Copy each line below as written, but skip the pictures.

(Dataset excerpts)
# # # # #

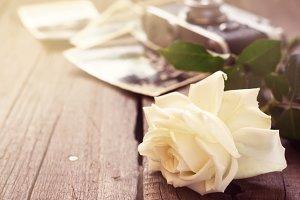 White rose, old photos
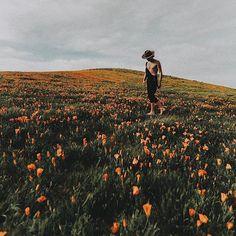 serenity #Regram via @tyfrench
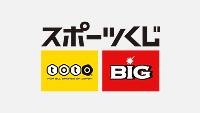 日本スポーツ振興センター スポーツ振興くじ助成事業実績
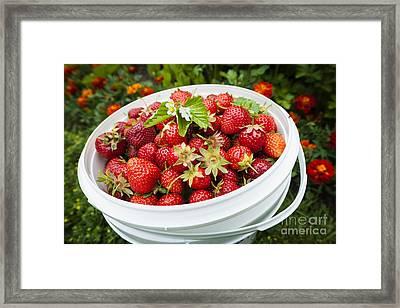 Strawberry Harvest Framed Print by Elena Elisseeva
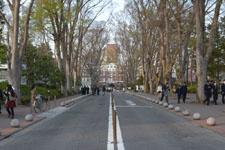 成蹊大学の正門の画像002
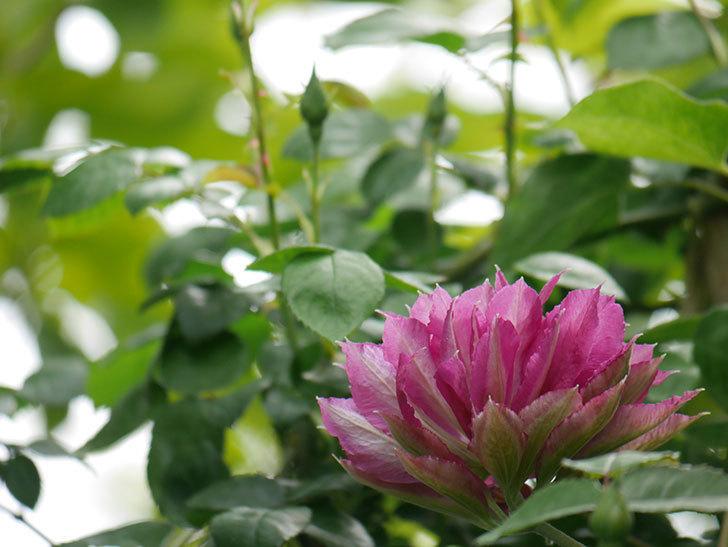 レッドスター(早咲き大輪系-パテンス系 新・旧両枝咲き)の2個目の花が咲いた。2020年-14.jpg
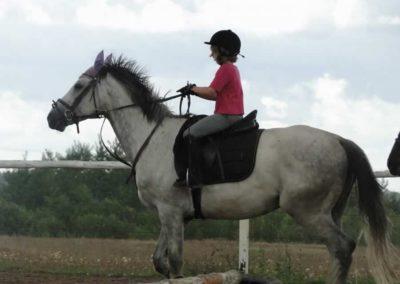 oboz-konie-2014-3-0053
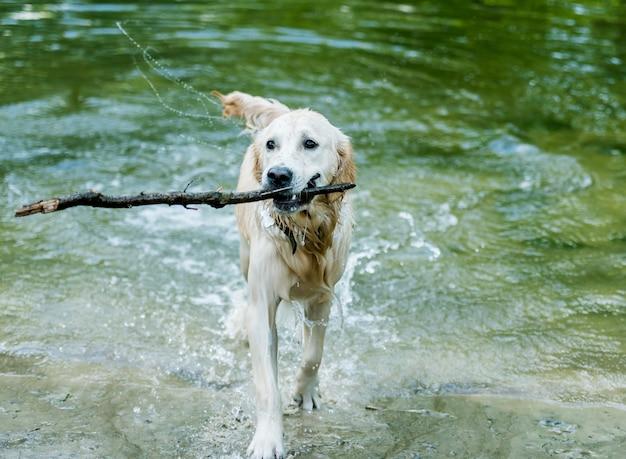 Lindo cachorro andando fora da água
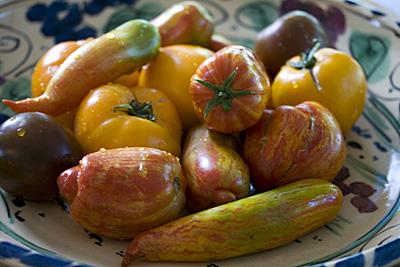 tomates-lindos_1S.jpg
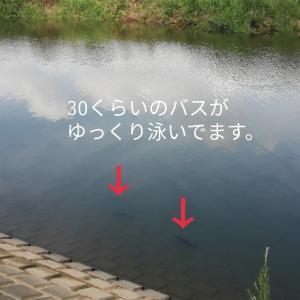 【川バス】お盆休み!最強釣具購入!暑いの我慢でデイゲーム!
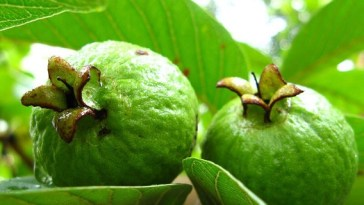 benefits-of-eating-guava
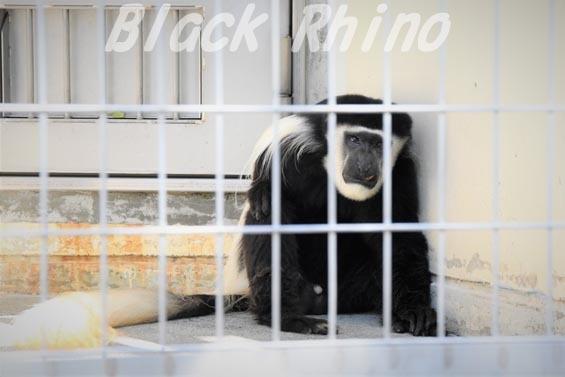 アビシニアコロブス01 浜松市動物園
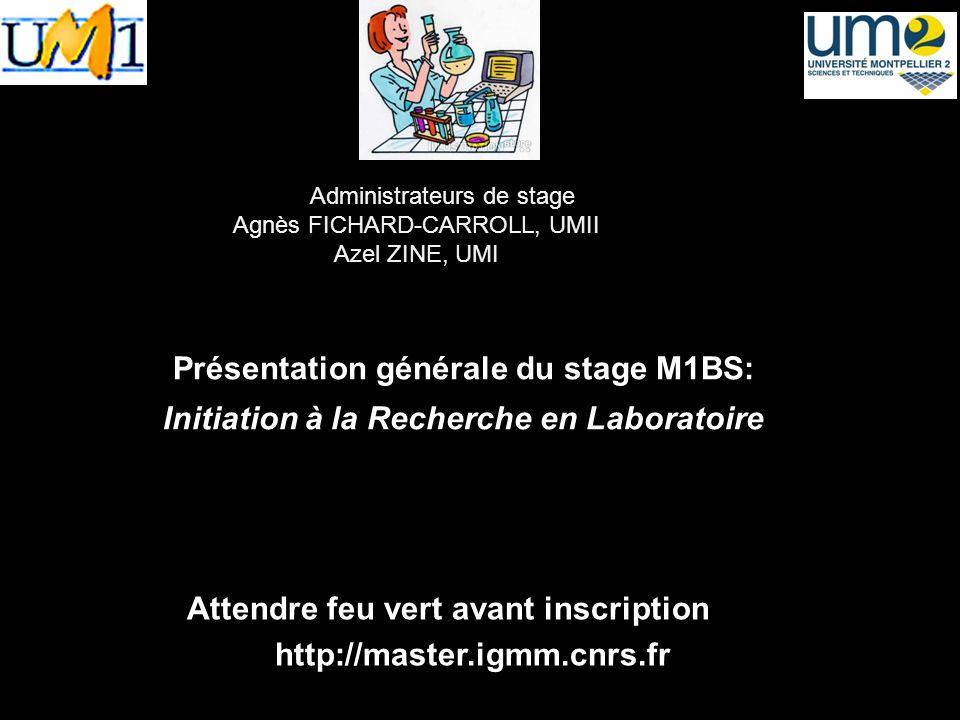 2 sites Le site du M1BS généraliste 2 inscriptions Le site des stages Inscription pédagogique Inscirption sur le site des stages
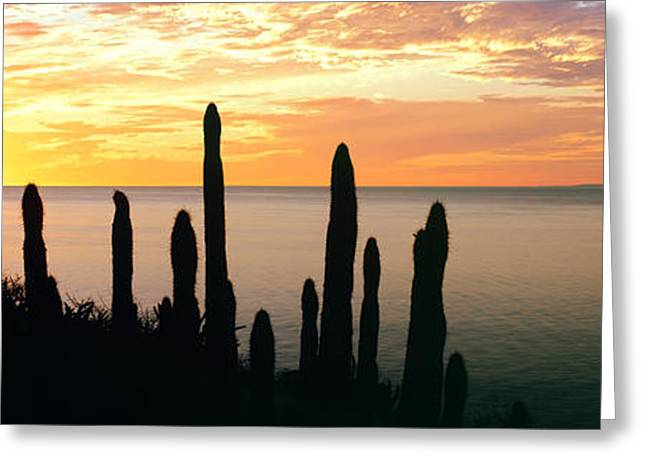 Baja California Greeting Cards - Silhouette Of Pitaya Cactus Greeting Card by Panoramic Images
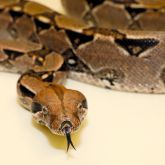 Boa constrictor close-up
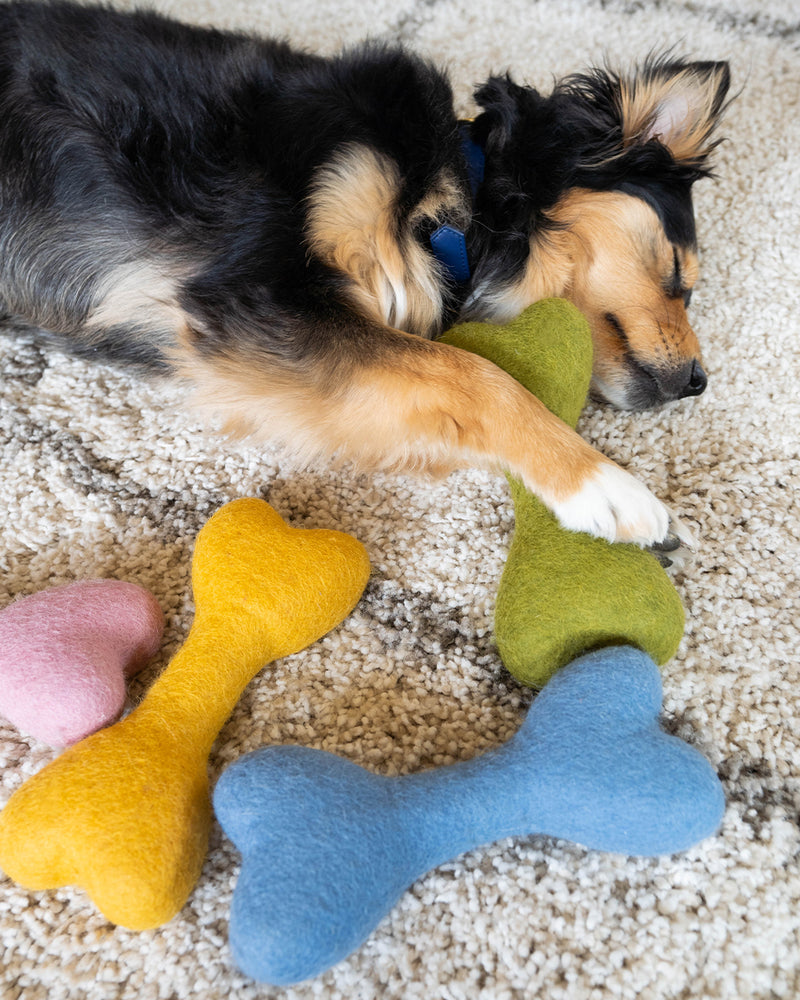 DOG BONE MADE OF 100% ORGANIC WOOL FELT DENSELY PACKED. ECO FRIENDLY. DURABLE. SMALL AND LARGE. GREEN, YELLOW, PINK, BLUE HELD BY AUSSIE MIX.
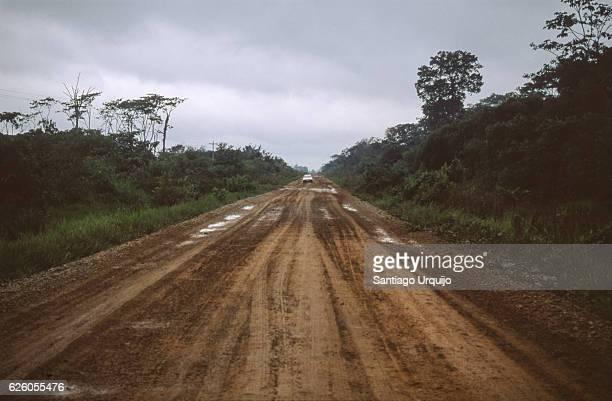Dirt road through the Amazon rainforest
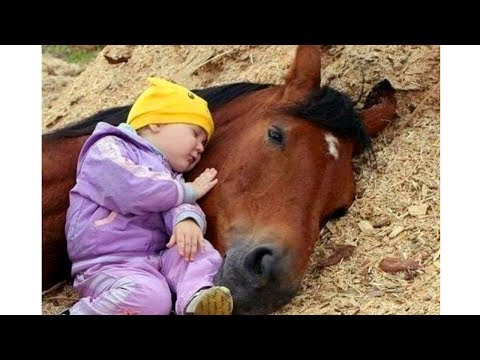 Cute Baby and Horse 🦄🦄🦄 Funny Baby and Animals Compilation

# # # # #

- **Answer section**:
 White rose, old photos
 serenity #Regram via @tyfrench
 日本スポーツ振興センター スポーツ振興くじ助成事業実績
 Strawberry Harvest Framed Print by Elena Elisseeva
 成蹊大学の正門の画像002
 レッドスター(早咲き大輪系-パテンス系 新・旧両枝咲き)の2個目の花が咲いた。2020年-14.jpg
 oboz-konie-2014-3-0053
 Lindo cachorro andando fora da água
 tomates-lindos_1S.jpg
 【川バス】お盆休み!最強釣具購入!暑いの我慢でデイゲーム!
 benefits-of-eating-guava
 アビシニアコロブス01 浜松市動物園
 2 sites Le site du M1BS généraliste 2 inscriptions Le site des stages Inscription pédagogique Inscirption sur le site des stages
 Baja California Greeting Cards - Silhouette Of Pitaya Cactus Greeting Card by Panoramic Images
 Boa constrictor close-up
 DOG BONE MADE OF 100% ORGANIC WOOL FELT DENSELY PACKED. ECO FRIENDLY. DURABLE. SMALL AND LARGE. GREEN, YELLOW, PINK, BLUE HELD BY AUSSIE MIX.
Dirt road through the Amazon rainforest
 Cute Baby and Horse 🦄🦄🦄 Funny Baby and Animals Compilation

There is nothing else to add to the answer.